L’ADC n’a-t-elle pas essayé cela il y a un an ? Dans le ANNONCE Wopke Hoekstra, alors chef du parti et vice-Premier ministre, a ensuite qualifié les accords ministériels de « non sacrés ».

« Je pense maintenant : ce n’était pas judicieux. Nous avons pris par surprise nos partenaires de la coalition. Cela a également créé des tensions, ce qui nous a rendu moins efficaces dans les renégociations. Je parle après et avec les connaissances d’aujourd’hui, donc c’est plus facile, non ? Il était sage que nous ayons déclaré au gouvernement, après les élections au Conseil provincial, que nous souhaitions renégocier. C’était avec un esprit ouvert.

Lors des réflexions politiques de la semaine dernière, Bontenbal s’est exprimé pour la première fois en tant que chef du parti. Van der Plas a présenté une motion, également signée par l’Omtzigt, dans laquelle le gouvernement était invité à augmenter « légèrement » le salaire minimum et à payer cela en économisant sur « les dépenses du gouvernement ». Un « mouvement de grâce-bière », pensa Bontenbal. Il a continué à poser des questions à Van der Plas sur la solidité financière.

Mais vous ne vous êtes pas entendu avec Pieter Omtzigt. Vous avez ensuite déclaré au CNRC qu’Omtzigt pouvait vous interrompre à chaque point de pourcentage, mais que vous recevriez « beaucoup de critiques » si vous faisiez de même.

« Je remarque qu’il est difficile de le critiquer sur le fond. Je suis réticent à ce sujet. Parce que certains de ses partisans n’hésitent pas à m’accuser : vous, en tant que CDA, n’avez pas le droit de savoir quoi que ce soit sur Omtzigt. Et je trouve ça compliqué car ma boîte mail est alors pleine de messages haineux en tout genre. J’y ai pensé ce soir-là et je ne devrais pas laisser cela m’arrêter.
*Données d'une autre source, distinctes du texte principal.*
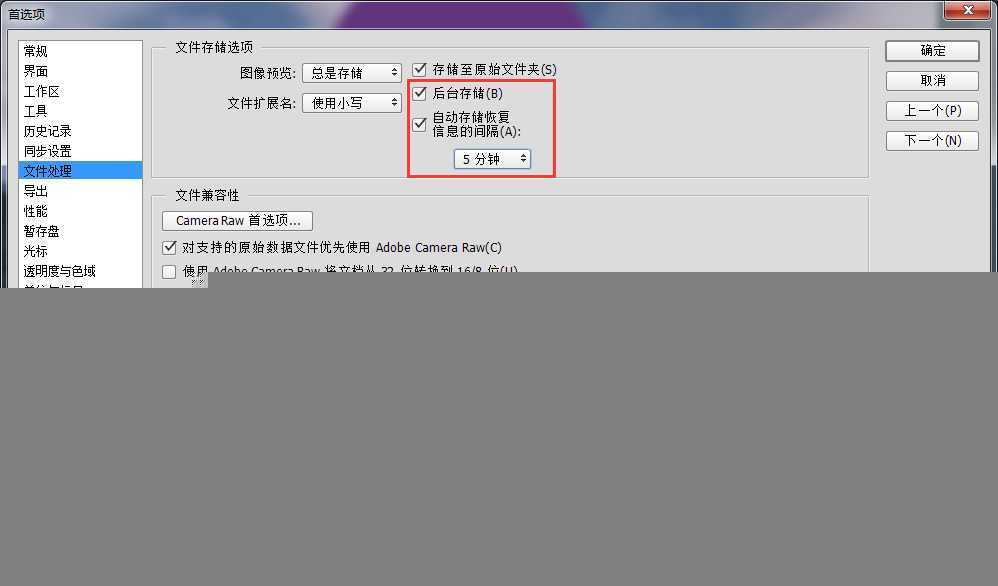 a7cf8a56-d7ae-44f5-a0ae-c4e219bfeb94
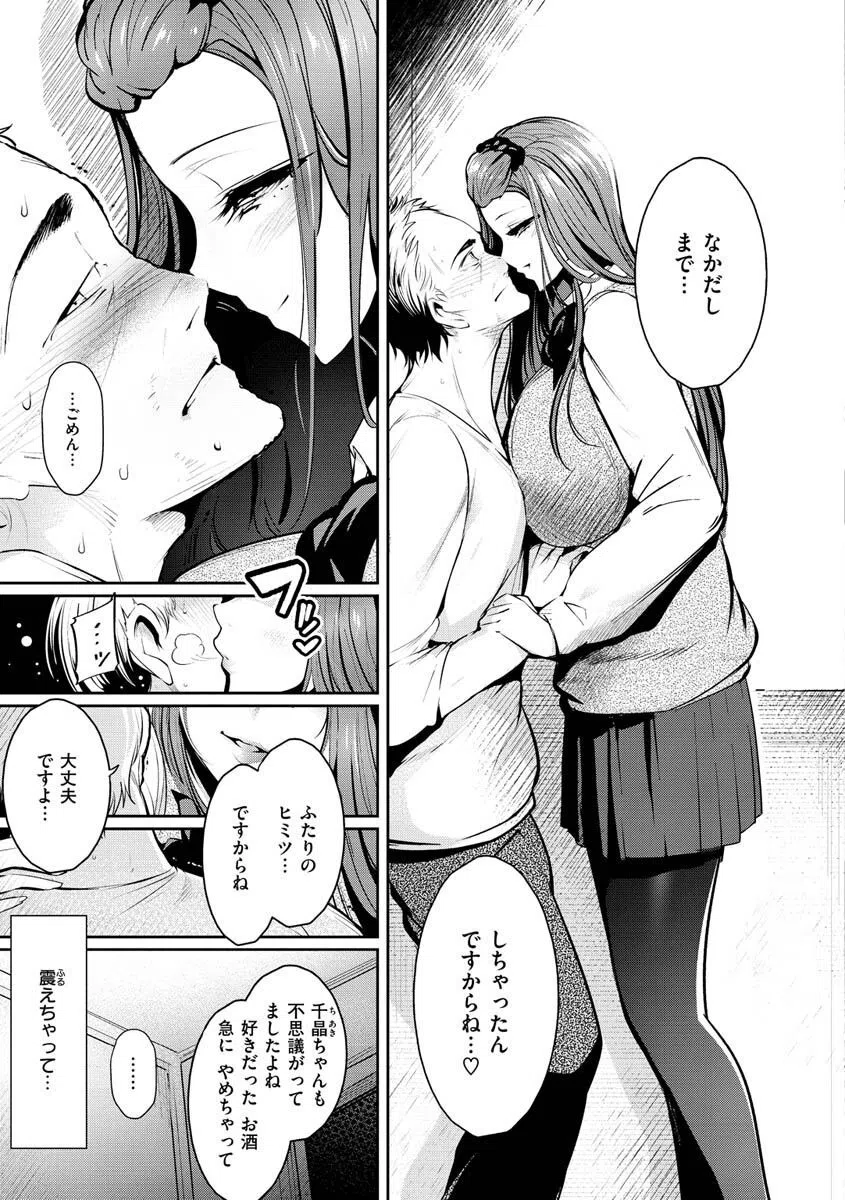 変愛リビドー 45ページ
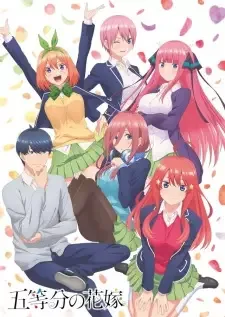 5-toubun no Hanayome cover image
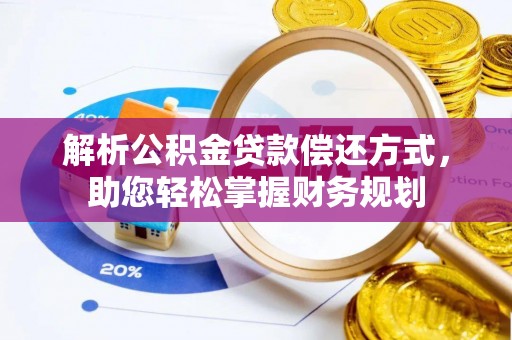 黄岩解析公积金贷款偿还方式，助您轻松掌握财务规划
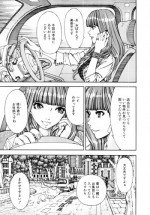 [Seto Yuuki] 375 (COMIC MUJIN 2011-11) [Decensored]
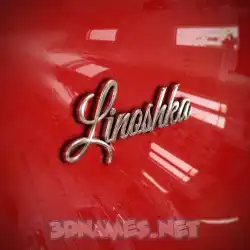 linoshka in Car Paint style - 3D name wallpaper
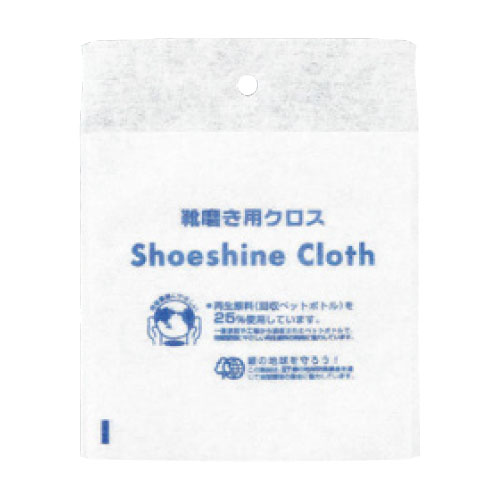 〈エコ〉シューシャインクロス　2,000枚
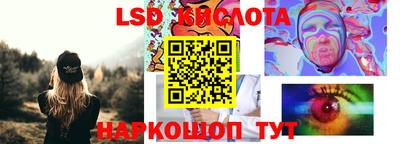 метамфетамин Шелехов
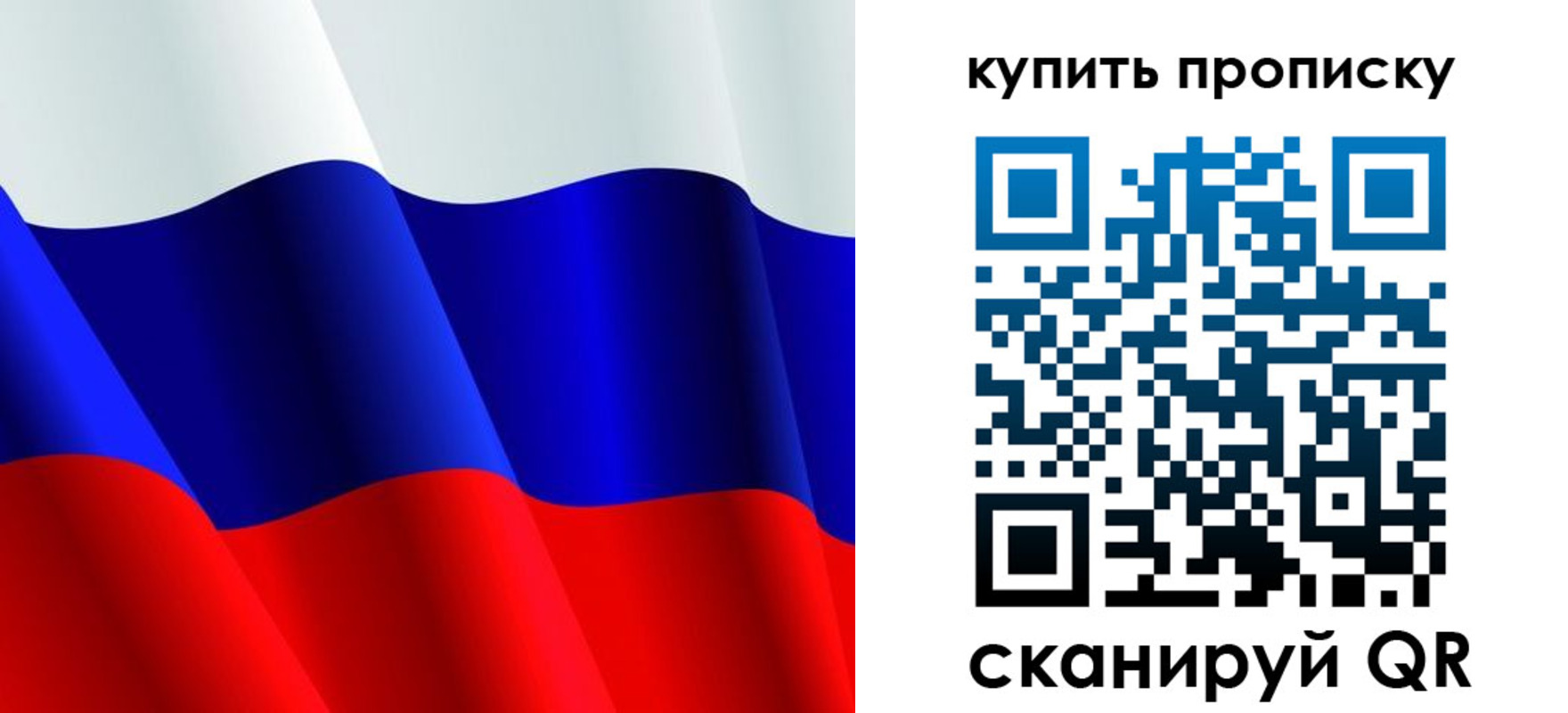прописка гарантия в Урус-Мартане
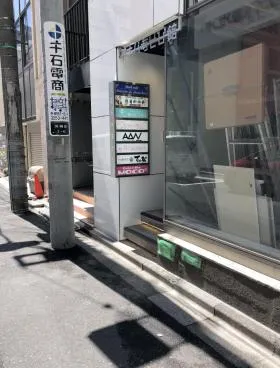 アキバあそび館ビルの外観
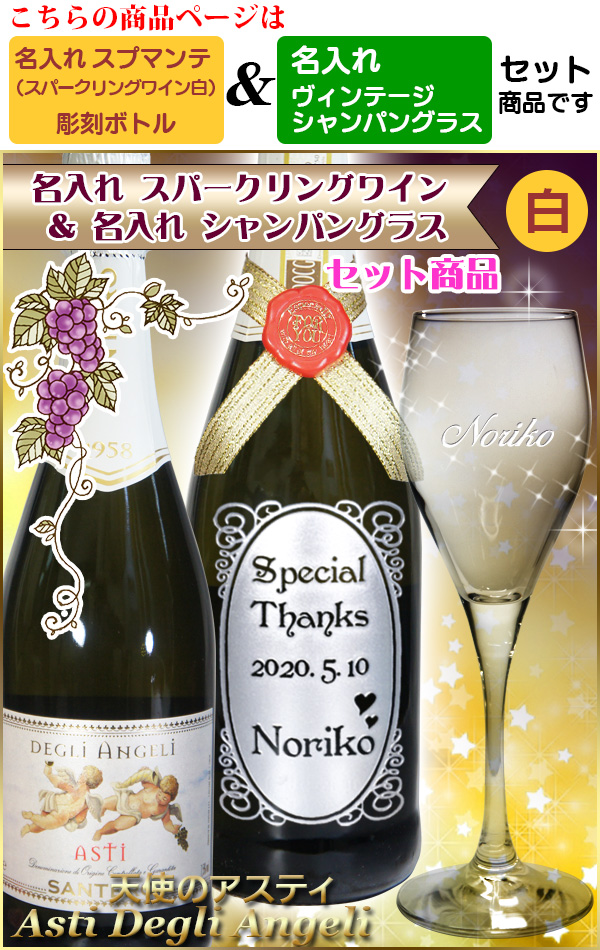 ファーストビュー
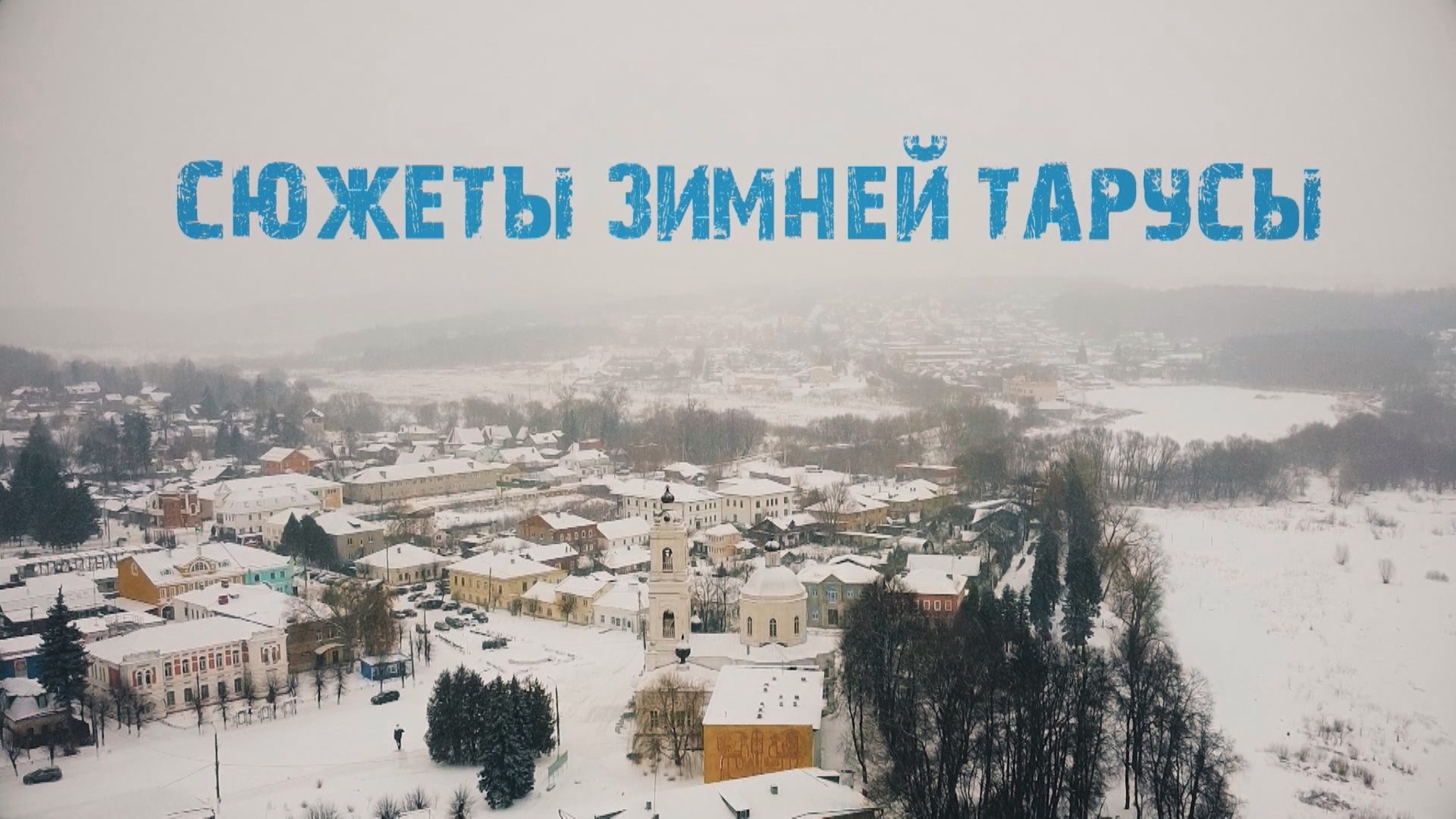 Сюжеты зимней Тарусы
Parce que nous devons simplement être capables de mener une campagne de fond, y compris auprès de l’Omtzigt. Mais je dois franchir un seuil pour cela.

Votre prédécesseur Wopke Hoekstra a toujours dit qu’il était plus un réalisateur qu’un homme politique. Et toi?

« Je suis plus un homme politique qu’un réalisateur. Je ne veux pas être réalisateur.

Pourquoi pas?

« Parce que je pense que je suis un représentant du peuple, je veux juste être à la Chambre. Si vous êtes réalisateur, vous devez plus souvent défendre le compromis. Et cela fait partie de notre problème.

Vous ne voulez jamais entrer dans un cabinet ?

« Non. »

Jamais jamais?

« Non, à moins que je puisse devenir Premier ministre. Mais je pense que c’est une estimation assez optimiste pour le moment.